Journal of the Korean Pediatric Society 1975;18(12):945-952.
Published online December 31, 1975.
Di Gugliemo Syndrome (Acute Erythremic Myelosis)
D. S. Kang1, S. M. Kim1, K. S. Lee1, H. J. Chang1, T. W. Kim1, C. I. Suh2, S. I. Kim3
1Dept, of Pediatrics, College of Medicine, Chung Nam University
2Dept, of Clinical Laboratory, College of Medicine, Chung Nam University
3Dept, of Clinical Laboratory College of Medicine, Seoul National University
Di Guglielmo 症候群 (Acute Erythremic Myelosis)
姜達三1, 金相滿1, 李建壽1, 張學鎭1, 金泰雲1, 徐廷翊2, 金相仁3
1忠南大學技 醫科大學 小兒科學敎室
2忠南大學技 醫科大學 臨床病理學敎室
3서울大學校 醫科大學 臨床症理學敎室
Abstract
Two cases of Di Guglielmo syndrome (acute erythremic myelosis) are reported. Case 1, a boy aged 12-year and 2-month, had diarrhea of about one month’s duration.
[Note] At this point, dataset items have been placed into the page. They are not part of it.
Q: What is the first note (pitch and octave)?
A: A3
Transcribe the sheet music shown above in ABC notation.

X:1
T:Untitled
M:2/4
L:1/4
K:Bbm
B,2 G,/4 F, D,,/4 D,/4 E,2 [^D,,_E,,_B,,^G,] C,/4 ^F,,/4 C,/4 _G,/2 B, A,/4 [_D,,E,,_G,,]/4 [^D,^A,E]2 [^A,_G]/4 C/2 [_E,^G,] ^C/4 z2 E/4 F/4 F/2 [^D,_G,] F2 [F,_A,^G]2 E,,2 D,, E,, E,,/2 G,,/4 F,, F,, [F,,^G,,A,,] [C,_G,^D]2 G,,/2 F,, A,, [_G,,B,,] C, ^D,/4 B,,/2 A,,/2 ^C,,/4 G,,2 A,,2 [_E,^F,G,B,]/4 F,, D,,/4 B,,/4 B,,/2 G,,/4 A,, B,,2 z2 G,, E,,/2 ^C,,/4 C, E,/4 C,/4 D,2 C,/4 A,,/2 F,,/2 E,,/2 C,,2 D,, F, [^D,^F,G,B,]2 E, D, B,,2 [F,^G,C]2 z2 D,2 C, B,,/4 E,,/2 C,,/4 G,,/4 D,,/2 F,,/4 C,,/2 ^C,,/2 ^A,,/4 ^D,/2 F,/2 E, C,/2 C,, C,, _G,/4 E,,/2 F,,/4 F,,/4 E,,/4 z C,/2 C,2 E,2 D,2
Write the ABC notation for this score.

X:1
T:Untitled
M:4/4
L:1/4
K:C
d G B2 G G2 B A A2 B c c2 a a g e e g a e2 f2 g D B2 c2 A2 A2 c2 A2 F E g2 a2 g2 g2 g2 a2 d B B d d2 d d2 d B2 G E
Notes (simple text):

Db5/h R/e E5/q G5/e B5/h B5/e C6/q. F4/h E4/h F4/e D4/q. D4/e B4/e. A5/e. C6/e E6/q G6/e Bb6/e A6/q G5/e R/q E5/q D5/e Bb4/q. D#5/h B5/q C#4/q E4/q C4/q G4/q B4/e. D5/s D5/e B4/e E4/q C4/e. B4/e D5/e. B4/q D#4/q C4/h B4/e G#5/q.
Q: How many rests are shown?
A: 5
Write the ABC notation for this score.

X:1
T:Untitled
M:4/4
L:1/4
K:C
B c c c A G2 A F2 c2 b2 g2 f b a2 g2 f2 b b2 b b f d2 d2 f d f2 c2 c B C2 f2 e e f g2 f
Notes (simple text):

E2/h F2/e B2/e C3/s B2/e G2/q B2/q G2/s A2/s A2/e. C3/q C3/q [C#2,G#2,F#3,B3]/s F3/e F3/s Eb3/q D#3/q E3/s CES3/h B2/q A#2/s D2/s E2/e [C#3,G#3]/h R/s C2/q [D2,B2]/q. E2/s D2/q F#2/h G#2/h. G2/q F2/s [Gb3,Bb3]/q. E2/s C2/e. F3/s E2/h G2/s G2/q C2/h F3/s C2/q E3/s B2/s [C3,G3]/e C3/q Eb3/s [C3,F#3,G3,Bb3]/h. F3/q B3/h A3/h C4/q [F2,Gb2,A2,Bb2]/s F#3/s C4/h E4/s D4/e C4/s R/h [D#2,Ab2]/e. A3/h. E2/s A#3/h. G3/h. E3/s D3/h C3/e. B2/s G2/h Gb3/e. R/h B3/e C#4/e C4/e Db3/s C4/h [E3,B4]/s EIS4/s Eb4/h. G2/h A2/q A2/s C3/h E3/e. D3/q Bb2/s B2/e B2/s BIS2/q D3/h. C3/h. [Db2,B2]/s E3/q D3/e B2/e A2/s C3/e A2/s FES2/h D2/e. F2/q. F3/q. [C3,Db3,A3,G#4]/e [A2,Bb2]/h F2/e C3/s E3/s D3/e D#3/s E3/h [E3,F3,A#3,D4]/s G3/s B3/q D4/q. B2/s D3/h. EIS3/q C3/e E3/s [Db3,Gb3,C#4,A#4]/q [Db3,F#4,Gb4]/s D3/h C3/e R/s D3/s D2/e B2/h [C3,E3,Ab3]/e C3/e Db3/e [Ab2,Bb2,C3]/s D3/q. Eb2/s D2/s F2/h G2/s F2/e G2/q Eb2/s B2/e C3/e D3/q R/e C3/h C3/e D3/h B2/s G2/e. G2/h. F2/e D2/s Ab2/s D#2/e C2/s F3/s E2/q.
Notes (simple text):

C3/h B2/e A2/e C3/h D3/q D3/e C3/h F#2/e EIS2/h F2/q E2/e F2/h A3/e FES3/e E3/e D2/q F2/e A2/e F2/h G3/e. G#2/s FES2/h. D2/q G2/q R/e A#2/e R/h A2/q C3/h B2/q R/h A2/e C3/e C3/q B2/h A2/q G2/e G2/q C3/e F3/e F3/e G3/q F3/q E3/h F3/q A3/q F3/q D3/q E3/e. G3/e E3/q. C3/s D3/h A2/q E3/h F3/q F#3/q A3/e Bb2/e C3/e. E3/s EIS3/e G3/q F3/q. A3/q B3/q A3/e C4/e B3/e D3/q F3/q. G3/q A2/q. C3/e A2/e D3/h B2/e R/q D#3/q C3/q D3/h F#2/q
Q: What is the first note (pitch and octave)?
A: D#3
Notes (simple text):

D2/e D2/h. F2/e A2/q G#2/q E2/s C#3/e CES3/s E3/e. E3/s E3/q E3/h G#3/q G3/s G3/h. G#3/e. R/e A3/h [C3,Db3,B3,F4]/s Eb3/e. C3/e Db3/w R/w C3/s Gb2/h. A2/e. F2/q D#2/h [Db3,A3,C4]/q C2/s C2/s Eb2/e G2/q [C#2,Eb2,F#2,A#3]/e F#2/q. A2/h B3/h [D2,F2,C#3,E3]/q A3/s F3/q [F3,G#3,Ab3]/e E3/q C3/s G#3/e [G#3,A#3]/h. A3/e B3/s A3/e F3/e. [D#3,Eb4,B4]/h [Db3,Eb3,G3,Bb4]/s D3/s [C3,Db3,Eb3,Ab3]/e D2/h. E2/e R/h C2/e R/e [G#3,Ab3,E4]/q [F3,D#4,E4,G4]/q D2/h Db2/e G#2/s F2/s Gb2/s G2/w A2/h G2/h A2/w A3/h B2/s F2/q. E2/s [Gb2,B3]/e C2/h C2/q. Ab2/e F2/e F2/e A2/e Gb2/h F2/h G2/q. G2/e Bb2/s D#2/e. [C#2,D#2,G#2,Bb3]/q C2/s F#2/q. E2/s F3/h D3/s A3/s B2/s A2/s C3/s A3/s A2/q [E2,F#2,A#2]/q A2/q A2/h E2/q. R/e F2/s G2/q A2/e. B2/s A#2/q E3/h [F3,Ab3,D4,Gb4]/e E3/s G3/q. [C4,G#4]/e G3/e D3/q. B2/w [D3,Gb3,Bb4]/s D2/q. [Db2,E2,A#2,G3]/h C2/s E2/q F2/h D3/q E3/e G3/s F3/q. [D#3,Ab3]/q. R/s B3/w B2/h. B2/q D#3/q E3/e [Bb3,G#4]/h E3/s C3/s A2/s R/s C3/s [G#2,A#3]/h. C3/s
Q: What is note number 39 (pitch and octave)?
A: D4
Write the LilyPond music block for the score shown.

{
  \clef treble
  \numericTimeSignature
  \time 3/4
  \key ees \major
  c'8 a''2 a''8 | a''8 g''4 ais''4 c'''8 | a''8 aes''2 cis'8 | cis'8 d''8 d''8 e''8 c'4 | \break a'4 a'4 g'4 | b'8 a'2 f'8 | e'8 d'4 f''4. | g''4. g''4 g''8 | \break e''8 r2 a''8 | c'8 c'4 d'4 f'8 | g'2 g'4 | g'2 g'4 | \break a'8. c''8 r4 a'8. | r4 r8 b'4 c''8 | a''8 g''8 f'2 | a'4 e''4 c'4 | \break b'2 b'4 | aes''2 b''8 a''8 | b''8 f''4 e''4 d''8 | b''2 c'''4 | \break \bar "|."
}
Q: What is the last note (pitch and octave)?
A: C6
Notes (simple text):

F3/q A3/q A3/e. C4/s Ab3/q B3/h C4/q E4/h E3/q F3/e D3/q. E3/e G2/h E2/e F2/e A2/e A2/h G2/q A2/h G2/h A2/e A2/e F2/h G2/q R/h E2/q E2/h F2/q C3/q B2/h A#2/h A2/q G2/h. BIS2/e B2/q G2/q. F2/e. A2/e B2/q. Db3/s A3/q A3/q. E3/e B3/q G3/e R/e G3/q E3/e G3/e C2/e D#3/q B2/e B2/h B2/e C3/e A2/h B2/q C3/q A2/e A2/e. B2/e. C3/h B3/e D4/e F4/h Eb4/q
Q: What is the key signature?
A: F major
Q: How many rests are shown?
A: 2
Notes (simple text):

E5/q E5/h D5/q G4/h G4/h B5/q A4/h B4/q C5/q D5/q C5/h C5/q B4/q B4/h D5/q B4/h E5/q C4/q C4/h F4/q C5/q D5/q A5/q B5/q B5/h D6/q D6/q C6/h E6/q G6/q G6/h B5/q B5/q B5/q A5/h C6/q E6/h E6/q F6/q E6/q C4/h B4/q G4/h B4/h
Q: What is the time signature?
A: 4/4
There were marked emaciation, pale conjunctiva faint apical systolic murmur (on physical examination.) C.B.C. showed severe pancytopenia with some .normoblasts in the absence of immature myeloid cells on peripheral blood smear. Bone marrow was slightly hyperplastic with an increase in erythroid cells, some of which were megaloblastic, and large bizzare multinucleated erythroid cells were also noted. Despite of multiple whole blood transfusions and administrations of antibiotics and predn isolone, ' hematemesis and epistaxis occured frequently with persistent high fever until discharge on 10th hospital day. Case 2, a boy aged 3-year and 11-month, had intermittent high fever and watery diarrhea of about 15 days duration. He had pale conjunctiva, moderate hepatosplenomegaly, anemia, thrombocytopenia and mild leukocytosis. Many normoblasts were seen without immature myeloid cells on peripheral blood smear and the bone marrow findings were similar to the case 1. The periodic acid-Schiff reaction of the bone marrow smear was positive. Whole blood transfusions and administrations of antibiotics were done without improvem- ent, and he died on 6th hospital day. A brief review of related literatures is given.